+++ TEXT PROVIDED
Eventually a Cynefin framework is created anew for each of the Capability and Client contexts.
(Click on the image to enlarge it)
We will use the contextualized Cynefin frameworks for categorization in our unique context.
Categorization
We match the user stories from each Cynefin framework indexed by their domain. The resulting Capability / Client matrix represents the Uncertainty about the work items we'll need to deliver.
Client Context | ||||
Complex | Complicated | Obvious | ||
Capability Context | Complex | High | High | High |
Complicated | High | Medium | Medium | |
Obvious | High | Medium | Low |
If a story is part of a Complex domain, it is considered Highly uncertain. If a story is part of a Complicated domain, it is Medium uncertainty. Low uncertainty are only user stories which are Obvious in both frameworks.
User Story | Capability Context | Client Context | Uncertainty profile |
#1 | Complex | Obvious | High |
… | … | … | |
#5 | Complex | Complicated | High |
… | |||
#14 | Obvious | Obvious | Low |
#15 | Obvious | Complicated | Medium |
There are a couple of important issues to be addressed about uncertainty categorization.
First - it is important to remember that in a complex system every intervention changes the thing observed. The agents and the system coevolve. Hence the initial categorization of the initial set of user stories is likely to change as we work through the project.
Second –we need to follow the same contextualization/categorization routine whenever we add new user stories to the project scope.
++++++
» REQUIRED ACTIONS
[1] Answer these from the Cynefin categorization text, please:
(a) Which uncertainty level is given only to user stories that are Obvious in both frameworks?
(b) What does every intervention do in a complex system?
(c) When must the contextualization/categorization routine be followed again?
[2] Carry the Cynefin categorization text forward from its final sentence, writing the part that comes next.
+++ EXTRACTED RECORDS
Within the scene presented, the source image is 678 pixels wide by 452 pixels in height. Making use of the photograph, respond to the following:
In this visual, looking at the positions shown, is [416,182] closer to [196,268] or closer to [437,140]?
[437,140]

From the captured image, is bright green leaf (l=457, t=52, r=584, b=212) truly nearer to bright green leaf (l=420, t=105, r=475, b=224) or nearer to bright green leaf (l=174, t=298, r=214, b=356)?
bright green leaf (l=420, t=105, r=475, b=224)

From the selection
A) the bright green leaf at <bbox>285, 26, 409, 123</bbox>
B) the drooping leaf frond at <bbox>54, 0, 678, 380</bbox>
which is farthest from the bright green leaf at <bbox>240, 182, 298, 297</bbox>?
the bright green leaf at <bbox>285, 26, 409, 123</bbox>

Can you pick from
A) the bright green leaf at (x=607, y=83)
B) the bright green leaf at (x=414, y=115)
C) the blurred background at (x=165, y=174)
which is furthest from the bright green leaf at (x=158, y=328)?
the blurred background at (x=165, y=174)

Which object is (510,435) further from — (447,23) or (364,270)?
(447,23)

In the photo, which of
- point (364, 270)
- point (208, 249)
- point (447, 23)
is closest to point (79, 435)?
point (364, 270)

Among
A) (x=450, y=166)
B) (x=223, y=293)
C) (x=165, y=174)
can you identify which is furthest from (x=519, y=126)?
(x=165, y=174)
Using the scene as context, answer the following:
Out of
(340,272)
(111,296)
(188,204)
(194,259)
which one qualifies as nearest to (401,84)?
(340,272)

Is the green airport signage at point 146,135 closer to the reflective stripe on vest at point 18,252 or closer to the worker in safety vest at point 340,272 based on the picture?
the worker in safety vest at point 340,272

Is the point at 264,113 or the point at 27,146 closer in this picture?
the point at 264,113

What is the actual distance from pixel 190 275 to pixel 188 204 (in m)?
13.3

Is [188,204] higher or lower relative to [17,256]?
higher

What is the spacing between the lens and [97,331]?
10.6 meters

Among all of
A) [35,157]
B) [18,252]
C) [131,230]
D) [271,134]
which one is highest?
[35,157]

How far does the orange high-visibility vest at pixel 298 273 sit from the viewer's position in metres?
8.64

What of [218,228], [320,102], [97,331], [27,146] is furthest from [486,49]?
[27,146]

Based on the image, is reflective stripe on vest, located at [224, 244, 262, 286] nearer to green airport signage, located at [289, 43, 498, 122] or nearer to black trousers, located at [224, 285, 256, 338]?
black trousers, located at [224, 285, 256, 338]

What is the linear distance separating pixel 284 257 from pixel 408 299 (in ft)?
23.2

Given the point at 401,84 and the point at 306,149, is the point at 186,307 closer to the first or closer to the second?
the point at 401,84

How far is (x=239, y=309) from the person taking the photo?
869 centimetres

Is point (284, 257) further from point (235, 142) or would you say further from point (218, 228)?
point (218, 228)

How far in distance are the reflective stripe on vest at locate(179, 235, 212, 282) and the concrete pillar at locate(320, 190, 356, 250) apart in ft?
++++++
» FINAL RESULTS
[1]
(a) Low uncertainty.
(b) It changes the thing observed.
(c) Whenever new user stories are added to the project scope.

[2]
We are addressing the above issues by establishing a regular feedback loop to continuously revisit and update the categorization of the user stories in progress and categorize the newly added user stories.
Staffing
We need different people to work on different uncertainty profiles. The difference is the level of uncertainty they can handle both from Capability and Client perspectives.
For instance – if the problem is Low uncertainty we need a junior person, who can read a recipe book and follow it. He will need stable requirements and all the exact tools and technologies from the book.
If the problem is High uncertainty we need a senior person, who can cope without a recipe, with changing requirements and with whatever is available in terms of tools and technologies.
When we need to adapt we need more diversity in the system because then we’ve got more adaptive capacity. It’s not a coincidence that for the living organisms the mutation rates increase under stress – more diversity more adaptability. The requisite diversity is the optimal level of diversity for the context we are in. This concept comes from Cybernetics. In IT one example application would be the “Staff Liquidity” concept. Increasing diversity means increasing the number of participants and the variety of perspectives. That may make the organization more inefficient. That’s an inefficiency an organization needs to have.
If over focused on efficiency the organization loses adaptive capacity.
Scheduling
Risk is the negative effect of uncertainty on objectives. Schedule risk is exposure to loss from a project not meeting its schedule objectives.
The fundamental dynamic for software development is shifting a High uncertainty problem from complexity to order and maintaining it there in such a way that it becomes predictable.
That’s why we schedule the High Uncertainty work items first. They need exploration and there is a high probability they may negatively affect the schedule. At the same time there is a high probability we get lucky and finish them much earlier than expected. We employ numerous coherent (to the individual experiment and not the group as a whole, although the group must accept that it is a valid view point), safe-to-fail, fine-grained experiments in parallel which will provide feedback on what works and what doesn’t. We manage the experiments as a portfolio. In Agile software development we call such experiments "spikes”.
The Low and Medium uncertainty items we schedule after the High items. Not doing that would mean we try to hide uncertainty under the carpet.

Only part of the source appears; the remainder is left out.